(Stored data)
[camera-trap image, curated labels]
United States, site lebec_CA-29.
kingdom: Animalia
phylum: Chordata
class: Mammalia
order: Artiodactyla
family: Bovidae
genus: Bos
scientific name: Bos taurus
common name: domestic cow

About this exercise:
Copy every record again, keeping each word unchanged.

Response:
[camera-trap image, curated labels]
United States, site lebec_CA-29.
kingdom: Animalia
phylum: Chordata
class: Mammalia
order: Artiodactyla
family: Bovidae
genus: Bos
scientific name: Bos taurus
common name: domestic cow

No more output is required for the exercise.